Game developer Valve Corporation has announced as early as last year that it is working on the development of the first-person shooter video game “Half Life 3.”
But nothing has been heard from the developer since, prompting gamers to speculate what’s keeping Valve from finally launching and eventually releasing to the retail markets “Half Life 3.”
However, one astute gamer disclosed that the reason why Valve has not made any headway on “Half Life 3” is due to the fact that the developer is also working on “Portal 3,” cites the Youth Health Mag.
But instead of coming up with two different games, Valve is reportedly working to combine both “Half Life 3” and “Portal 3” and launch it altogether as one. This theory was actually posted on Reddit by one user named as Inexort.
Sharing the same universe
Inexort actually explained the connection between “Portal” and “Half Life” as the two video games share the same universe.
He said that Aperture Science is a rival business to Black Mesa. In Episode 2 of “Half Life 2,” players were confronted with the Borealis for the first time. Borealis was featured on “Portal 2” as being part of the drydock.
“Portal 1” and “Portal 2” were released after “Half Life 2” while Episode 2 was launched with “Portal 1” that introduced the Borealis.
Instead of releasing a new “Half Life” game, Valve opted to release “Portal 2” which gave gamers the opportunity to visit the drydock.
Based on initial gameplay information on “Half Life 3,” Gordon Freeman has to get closer with the Aperture Science in order to get to the Borealis. Thus, he might be force to use the Aperture Science technique.
Inexort explains that the final point is that a player might get a Portal Gun which integrates Portal game mechanics in “Half Life 3.” It is not difficult to surmise that “Portal 2” could have been the way to make people comfortable with the game mechanics in preparation for “Half Life 3.”
Ready to make the sequel
When “Half Life 3” has been confirmed, Gabe Newell explained that they will be doing the sequel should Valve employees agree to do it.
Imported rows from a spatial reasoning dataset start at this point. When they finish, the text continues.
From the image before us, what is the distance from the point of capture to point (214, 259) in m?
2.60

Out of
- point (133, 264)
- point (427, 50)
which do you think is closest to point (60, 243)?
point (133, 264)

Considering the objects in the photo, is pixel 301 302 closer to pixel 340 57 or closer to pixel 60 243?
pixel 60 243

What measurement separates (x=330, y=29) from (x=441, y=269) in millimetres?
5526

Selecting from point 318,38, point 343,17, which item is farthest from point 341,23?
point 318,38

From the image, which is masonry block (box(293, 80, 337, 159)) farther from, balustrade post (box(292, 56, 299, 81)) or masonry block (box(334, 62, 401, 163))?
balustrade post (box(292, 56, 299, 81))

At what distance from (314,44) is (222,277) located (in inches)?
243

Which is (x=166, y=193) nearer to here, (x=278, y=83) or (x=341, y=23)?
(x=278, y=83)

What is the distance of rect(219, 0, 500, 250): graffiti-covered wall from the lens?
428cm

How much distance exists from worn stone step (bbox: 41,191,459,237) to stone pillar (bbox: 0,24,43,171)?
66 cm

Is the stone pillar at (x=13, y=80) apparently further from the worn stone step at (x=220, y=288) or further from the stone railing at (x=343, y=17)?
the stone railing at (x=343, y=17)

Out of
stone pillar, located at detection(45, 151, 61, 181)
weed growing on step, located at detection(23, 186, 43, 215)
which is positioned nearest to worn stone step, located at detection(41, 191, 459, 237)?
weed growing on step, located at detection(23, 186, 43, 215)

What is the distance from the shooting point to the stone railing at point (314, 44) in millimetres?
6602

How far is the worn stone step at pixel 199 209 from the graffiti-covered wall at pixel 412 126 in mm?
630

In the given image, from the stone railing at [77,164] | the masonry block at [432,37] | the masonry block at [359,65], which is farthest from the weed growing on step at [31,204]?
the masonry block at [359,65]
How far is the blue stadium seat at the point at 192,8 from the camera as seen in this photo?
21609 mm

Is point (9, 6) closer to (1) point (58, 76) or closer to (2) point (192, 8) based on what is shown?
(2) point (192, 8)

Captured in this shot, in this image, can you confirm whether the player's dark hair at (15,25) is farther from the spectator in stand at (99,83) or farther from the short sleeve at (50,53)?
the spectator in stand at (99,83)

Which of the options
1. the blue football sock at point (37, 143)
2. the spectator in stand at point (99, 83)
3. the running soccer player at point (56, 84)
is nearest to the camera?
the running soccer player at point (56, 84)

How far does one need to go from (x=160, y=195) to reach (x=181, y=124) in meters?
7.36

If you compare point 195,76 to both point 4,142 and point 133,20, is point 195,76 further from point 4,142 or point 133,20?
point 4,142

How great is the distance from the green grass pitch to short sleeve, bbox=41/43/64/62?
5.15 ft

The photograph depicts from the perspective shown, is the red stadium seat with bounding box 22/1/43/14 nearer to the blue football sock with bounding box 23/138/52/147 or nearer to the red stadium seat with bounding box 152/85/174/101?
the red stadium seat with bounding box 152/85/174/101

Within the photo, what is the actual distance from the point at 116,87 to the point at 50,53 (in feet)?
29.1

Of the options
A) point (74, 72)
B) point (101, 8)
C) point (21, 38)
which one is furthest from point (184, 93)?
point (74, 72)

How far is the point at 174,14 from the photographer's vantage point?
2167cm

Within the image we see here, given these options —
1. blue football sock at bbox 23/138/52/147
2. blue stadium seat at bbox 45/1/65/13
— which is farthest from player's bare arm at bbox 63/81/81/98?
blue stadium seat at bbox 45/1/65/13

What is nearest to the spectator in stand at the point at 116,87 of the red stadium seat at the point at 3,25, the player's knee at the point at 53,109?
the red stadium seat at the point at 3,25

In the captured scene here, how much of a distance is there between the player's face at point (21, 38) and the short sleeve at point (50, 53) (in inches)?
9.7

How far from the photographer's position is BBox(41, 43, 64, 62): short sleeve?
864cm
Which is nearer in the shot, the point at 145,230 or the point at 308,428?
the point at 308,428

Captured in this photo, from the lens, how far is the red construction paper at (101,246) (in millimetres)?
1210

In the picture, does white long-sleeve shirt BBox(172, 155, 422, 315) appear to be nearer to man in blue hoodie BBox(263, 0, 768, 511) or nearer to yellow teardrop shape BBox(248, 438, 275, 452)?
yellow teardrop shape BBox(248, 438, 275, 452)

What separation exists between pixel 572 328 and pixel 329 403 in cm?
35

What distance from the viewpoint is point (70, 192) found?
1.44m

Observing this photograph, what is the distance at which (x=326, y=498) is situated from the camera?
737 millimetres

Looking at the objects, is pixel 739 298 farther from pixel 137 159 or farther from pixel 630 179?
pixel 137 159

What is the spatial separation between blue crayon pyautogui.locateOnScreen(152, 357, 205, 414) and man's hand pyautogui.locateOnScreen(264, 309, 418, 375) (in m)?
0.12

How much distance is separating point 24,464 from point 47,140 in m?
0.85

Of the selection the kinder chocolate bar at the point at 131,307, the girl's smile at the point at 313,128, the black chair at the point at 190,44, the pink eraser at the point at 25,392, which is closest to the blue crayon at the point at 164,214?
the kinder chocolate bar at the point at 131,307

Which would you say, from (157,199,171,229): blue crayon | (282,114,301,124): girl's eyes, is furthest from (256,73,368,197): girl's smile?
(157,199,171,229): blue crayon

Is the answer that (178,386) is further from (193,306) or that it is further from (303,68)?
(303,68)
Newell said that the only reason why he’d go back and do a super classic kind of product is if many people at Valve would say that they wanted to do it and have a reasonable explanation for it.
So doing another “Half Life” game and choosing to ignore the learnings that the developer got when it shipped out “Portal 2” would mean that he is not taking the advise too seriously because that has been proven to be a bad choice in the past.
Rectifying the situation would require that Valve develops “Half Life 3” and “Portal 3” and combined them into one game.
Because of the absence of a concrete announcement on the release date of “Half Life 3,” fans and gamers have resorted, as expected, to speculations.